:: TEXTE PROPOSÉ ::
┄┄┄┄┄┄

Qu’importe aussi à nos dirigeants que les citoyens soient privés de tout pouvoir politique entre les élections, à l’occasion desquelles ils doivent généralement se résoudre à choisir parmi les candidats de leur circonscription qui sont nommés par les partis politiques et qui, en raison de ce conflit d’intérêts, ne peuvent pas les représenter. Les dirigeants, surtout quand ils détiennent la majorité parlementaire ou réussissent à faire une alliance durable avec un autre parti politique, peuvent régner sans être inquiétés jusqu’aux prochaines élections. Ils n’ont pas de comptes à rendre aux citoyens ou à leurs représentants à propos de promesses électorales non tenues ou de politiques impopulaires ou arbitraires qui n’étaient pas dans leur programme électoral. Il n’existe pas, dans les institutions politiques du Canada et beaucoup de pays occidentaux, de procédure qui permettent aux citoyens de démettre des dirigeants qui n’en feraient qu’à leur tête, et dont la manière de gouverner irait à l’encontre de l’intérêt du pays et des citoyens. Les référendums, dans lesquels les citoyens peuvent voter directement sur une loi proposée par les élus ou même sur une loi proposée par leurs concitoyens, sont rarement possibles dans nos sociétés dites démocratiques. Et quand ils le sont, il est entendu que les dirigeants peuvent puiser dans les fonds publics pour organiser des campagnes publicitaires et orienter le vote des citoyens dans la « bonne direction ».

┄┄┄┄┄┄

:: MATÉRIEL FOURNI ::
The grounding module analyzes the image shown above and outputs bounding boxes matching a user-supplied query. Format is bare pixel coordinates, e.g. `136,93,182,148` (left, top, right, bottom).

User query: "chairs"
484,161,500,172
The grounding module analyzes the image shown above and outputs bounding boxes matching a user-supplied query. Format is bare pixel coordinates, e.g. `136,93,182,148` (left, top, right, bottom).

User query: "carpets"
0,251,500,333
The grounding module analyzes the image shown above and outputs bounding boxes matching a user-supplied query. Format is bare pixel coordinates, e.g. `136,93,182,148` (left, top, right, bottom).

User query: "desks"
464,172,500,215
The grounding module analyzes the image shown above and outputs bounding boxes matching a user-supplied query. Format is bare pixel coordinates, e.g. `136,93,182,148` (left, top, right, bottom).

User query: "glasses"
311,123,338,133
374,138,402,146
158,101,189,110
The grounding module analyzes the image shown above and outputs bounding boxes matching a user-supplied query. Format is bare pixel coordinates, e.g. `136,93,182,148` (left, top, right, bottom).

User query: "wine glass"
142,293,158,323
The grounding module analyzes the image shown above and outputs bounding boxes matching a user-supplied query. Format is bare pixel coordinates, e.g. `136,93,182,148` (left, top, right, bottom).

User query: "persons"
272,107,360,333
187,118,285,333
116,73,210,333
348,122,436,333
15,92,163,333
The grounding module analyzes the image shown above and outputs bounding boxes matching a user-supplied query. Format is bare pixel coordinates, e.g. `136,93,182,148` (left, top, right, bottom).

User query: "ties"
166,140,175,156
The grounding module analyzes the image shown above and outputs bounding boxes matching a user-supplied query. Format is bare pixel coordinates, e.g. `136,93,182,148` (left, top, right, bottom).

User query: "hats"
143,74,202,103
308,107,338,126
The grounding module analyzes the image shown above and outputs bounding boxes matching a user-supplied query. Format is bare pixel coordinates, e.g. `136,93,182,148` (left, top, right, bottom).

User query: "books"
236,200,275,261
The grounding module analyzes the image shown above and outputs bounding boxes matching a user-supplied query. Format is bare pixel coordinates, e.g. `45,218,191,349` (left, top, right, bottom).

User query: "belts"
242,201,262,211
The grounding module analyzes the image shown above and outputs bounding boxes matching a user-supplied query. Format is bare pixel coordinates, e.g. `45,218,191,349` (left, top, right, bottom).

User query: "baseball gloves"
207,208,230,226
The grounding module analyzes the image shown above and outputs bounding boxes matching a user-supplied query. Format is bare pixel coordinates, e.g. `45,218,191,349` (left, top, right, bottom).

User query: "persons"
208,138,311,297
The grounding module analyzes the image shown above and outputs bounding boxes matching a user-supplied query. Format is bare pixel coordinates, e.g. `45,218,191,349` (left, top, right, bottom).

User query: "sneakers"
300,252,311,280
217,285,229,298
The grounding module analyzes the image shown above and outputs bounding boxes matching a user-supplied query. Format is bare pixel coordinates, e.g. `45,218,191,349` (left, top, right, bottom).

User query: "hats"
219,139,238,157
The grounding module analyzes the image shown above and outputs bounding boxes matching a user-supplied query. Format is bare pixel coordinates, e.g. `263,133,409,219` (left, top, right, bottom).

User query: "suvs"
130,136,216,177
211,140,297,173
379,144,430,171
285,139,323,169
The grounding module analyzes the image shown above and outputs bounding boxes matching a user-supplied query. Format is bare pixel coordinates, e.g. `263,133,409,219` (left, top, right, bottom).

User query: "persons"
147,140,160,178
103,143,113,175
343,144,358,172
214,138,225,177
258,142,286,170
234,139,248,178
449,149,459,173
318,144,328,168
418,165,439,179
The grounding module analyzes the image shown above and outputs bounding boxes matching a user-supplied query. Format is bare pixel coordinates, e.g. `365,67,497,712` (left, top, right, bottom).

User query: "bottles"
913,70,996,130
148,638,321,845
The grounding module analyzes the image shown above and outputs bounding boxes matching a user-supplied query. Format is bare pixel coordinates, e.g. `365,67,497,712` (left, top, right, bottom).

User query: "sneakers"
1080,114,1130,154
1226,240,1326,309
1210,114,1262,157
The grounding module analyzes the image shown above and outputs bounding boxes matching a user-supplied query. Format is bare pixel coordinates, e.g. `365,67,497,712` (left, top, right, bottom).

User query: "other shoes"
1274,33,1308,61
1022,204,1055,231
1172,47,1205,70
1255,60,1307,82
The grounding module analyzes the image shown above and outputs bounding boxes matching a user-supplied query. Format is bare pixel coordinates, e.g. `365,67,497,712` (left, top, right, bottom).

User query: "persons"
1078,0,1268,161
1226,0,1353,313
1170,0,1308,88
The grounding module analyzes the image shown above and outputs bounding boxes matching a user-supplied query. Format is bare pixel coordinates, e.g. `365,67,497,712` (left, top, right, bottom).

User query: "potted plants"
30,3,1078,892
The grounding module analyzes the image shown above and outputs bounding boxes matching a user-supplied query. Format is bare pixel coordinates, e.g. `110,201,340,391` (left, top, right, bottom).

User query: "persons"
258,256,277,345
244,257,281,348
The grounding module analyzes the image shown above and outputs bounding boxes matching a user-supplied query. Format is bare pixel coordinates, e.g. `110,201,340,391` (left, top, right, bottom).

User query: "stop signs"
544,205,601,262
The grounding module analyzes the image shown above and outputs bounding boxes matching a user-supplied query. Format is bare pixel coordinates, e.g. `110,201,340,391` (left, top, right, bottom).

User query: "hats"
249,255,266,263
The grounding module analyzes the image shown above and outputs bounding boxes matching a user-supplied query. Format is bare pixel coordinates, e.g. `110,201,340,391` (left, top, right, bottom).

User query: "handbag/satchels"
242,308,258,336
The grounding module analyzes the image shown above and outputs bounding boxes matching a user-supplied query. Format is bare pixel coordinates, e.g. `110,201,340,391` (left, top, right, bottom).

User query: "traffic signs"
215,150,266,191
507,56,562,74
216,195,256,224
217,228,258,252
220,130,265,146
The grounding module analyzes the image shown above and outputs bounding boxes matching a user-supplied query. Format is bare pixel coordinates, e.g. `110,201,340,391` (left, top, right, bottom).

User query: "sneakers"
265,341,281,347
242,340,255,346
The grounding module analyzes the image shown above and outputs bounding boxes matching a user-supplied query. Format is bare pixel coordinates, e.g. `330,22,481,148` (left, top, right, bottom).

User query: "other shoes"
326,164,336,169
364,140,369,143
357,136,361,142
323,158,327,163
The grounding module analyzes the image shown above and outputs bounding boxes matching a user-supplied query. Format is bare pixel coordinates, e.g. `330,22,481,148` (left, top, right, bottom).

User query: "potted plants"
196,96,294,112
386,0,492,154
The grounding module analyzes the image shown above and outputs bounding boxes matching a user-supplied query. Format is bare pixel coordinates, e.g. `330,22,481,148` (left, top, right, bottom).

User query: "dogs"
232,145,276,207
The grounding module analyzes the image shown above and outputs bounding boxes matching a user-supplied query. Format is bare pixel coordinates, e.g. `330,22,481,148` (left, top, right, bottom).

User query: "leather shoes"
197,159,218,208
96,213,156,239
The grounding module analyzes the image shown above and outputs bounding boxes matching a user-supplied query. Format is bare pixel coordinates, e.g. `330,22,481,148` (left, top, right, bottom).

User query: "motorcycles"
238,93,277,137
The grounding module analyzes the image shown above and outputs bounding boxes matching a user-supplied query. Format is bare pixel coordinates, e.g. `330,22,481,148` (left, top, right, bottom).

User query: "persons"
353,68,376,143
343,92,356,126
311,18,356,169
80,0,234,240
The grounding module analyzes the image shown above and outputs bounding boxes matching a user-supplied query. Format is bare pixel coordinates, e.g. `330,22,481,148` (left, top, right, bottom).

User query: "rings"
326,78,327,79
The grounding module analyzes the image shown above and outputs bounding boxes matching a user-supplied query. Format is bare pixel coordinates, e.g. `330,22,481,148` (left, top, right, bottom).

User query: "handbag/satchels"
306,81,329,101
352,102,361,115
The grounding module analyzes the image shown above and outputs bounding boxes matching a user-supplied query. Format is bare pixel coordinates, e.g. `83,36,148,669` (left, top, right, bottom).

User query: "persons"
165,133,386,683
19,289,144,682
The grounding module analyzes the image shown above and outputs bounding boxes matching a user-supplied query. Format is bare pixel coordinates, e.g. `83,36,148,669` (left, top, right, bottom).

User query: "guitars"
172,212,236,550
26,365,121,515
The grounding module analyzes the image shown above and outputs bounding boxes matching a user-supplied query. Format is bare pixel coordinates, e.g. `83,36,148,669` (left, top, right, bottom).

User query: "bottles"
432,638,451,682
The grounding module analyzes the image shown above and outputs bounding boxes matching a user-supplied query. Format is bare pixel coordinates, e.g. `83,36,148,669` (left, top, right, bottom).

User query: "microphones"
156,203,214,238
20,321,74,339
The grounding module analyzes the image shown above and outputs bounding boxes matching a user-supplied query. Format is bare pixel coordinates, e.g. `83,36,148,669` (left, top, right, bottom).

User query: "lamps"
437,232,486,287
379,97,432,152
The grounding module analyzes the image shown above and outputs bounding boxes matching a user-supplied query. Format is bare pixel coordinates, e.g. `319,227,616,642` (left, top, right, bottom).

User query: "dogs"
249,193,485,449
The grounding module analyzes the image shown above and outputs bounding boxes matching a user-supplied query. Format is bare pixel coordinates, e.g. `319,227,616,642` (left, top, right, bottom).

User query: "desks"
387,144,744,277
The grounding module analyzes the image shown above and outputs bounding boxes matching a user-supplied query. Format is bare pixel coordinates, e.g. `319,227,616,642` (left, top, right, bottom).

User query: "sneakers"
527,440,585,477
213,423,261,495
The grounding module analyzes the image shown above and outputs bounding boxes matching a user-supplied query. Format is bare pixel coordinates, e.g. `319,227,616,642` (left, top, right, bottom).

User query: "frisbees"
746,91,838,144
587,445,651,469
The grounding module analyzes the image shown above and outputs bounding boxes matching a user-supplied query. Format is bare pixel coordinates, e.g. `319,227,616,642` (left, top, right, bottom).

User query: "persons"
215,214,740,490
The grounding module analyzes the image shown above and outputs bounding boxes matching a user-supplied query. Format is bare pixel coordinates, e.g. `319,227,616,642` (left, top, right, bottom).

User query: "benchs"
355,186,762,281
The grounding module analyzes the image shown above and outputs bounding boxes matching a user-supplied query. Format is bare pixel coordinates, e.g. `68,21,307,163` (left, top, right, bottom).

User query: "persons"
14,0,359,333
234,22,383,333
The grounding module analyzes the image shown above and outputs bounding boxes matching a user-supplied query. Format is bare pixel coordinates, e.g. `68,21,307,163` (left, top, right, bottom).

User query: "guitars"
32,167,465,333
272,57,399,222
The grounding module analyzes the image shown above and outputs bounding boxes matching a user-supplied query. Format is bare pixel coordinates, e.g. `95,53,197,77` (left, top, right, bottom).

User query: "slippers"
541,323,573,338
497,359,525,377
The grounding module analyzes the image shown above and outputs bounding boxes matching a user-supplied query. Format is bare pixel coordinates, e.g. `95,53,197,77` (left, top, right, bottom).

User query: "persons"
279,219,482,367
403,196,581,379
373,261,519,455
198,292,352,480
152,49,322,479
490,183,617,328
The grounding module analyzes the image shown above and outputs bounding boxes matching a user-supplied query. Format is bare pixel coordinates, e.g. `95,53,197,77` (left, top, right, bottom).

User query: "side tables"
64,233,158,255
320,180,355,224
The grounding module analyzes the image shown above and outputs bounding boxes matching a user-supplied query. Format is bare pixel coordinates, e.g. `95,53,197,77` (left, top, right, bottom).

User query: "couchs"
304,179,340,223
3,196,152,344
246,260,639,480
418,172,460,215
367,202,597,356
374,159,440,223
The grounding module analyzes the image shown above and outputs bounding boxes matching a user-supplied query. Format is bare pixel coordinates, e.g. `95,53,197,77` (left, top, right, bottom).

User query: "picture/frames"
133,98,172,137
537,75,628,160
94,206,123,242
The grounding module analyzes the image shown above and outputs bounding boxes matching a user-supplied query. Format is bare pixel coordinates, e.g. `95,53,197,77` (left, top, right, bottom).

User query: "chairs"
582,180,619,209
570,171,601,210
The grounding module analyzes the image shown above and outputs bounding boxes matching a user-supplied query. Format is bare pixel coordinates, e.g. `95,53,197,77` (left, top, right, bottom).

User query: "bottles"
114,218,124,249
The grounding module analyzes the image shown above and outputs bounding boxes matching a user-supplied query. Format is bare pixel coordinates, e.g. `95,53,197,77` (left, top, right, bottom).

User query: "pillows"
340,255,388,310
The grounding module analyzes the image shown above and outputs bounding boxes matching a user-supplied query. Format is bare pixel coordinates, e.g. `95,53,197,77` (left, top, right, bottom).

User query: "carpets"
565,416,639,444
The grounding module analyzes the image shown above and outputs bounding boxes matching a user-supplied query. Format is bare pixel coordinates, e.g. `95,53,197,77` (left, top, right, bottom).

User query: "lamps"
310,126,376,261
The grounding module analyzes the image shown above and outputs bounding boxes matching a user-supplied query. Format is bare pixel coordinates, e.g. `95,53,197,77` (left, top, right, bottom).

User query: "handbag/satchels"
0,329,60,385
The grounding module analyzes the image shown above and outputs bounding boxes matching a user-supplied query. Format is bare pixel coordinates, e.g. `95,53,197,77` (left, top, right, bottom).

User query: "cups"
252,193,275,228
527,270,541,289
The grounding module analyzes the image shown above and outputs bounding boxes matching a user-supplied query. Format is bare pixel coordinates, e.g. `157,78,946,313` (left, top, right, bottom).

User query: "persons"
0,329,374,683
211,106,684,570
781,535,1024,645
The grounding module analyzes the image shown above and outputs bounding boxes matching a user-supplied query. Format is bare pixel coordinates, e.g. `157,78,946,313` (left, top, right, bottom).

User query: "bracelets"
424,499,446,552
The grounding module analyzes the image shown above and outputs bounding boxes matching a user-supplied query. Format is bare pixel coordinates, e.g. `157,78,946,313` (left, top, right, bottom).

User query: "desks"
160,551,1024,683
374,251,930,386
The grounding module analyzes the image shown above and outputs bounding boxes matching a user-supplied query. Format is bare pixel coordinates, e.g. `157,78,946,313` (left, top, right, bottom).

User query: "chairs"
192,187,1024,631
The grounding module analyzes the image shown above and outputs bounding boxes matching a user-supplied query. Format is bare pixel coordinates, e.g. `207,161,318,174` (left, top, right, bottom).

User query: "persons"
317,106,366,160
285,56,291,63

┄┄┄┄┄┄

:: CONSIGNES ::
**a.** Répondez aux questions suivantes sur le texte consacré au pouvoir des citoyens entre les élections :
(i) Par qui sont nommés les candidats de la circonscription ?
(ii) Jusqu'à quand les dirigeants peuvent-ils régner sans être inquiétés ?
(iii) Dans quoi les dirigeants peuvent-ils puiser pour organiser des campagnes publicitaires lors d'un référendum ?
**b.** Poursuivez le texte consacré au pouvoir des citoyens entre les élections à partir de sa dernière phrase.

:: CORRIGÉ DES EXERCICES ::
**a.**
(i) Par les partis politiques.
(ii) Jusqu'aux prochaines élections.
(iii) Dans les fonds publics.

**b.**
En réalité, tout marche à l’envers. L’élection des dirigeants au suffrage universel n’a pas pour effet qu’ils doivent plus tard nous rendre des comptes ou s’enquérir de notre volonté pour prendre une décision. Cette élection sert plutôt à leur procurer une légitimité qu’ils pourraient difficilement avoir autrement et qui leur permet de gouverner de manière autoritaire. En effet, les citoyens auraient exprimé une fois pour toutes (jusqu’aux prochaines élections) leur volonté en les portant au pouvoir. Cette volonté s’incarnant dans les dirigeants élus, les citoyens peuvent et doivent être tenus à l’écart de la politique, surtout quand ils sont en désaccord avec ces dirigeants. Dans cette perspective, le fait de demander une reddition de comptes, de refuser d’obéir au gouvernement, de s’opposer à ses décrets, et d’organiser des manifestations pour se faire entendre des dirigeants imbus de l’autorité qui découlerait du suffrage universel, reviendrait donc à contester l’autorité des dirigeants élus démocratiquement, à nier les fondements de la démocratie, et parfois à menacer la démocratie elle-même. Voilà un beau cas de corruption des principes de la démocratie, qui a pour effet que les citoyens sont relégués au rôle de spectateurs passifs du jeu politique, comme des fidèles qui doivent écouter sagement la messe.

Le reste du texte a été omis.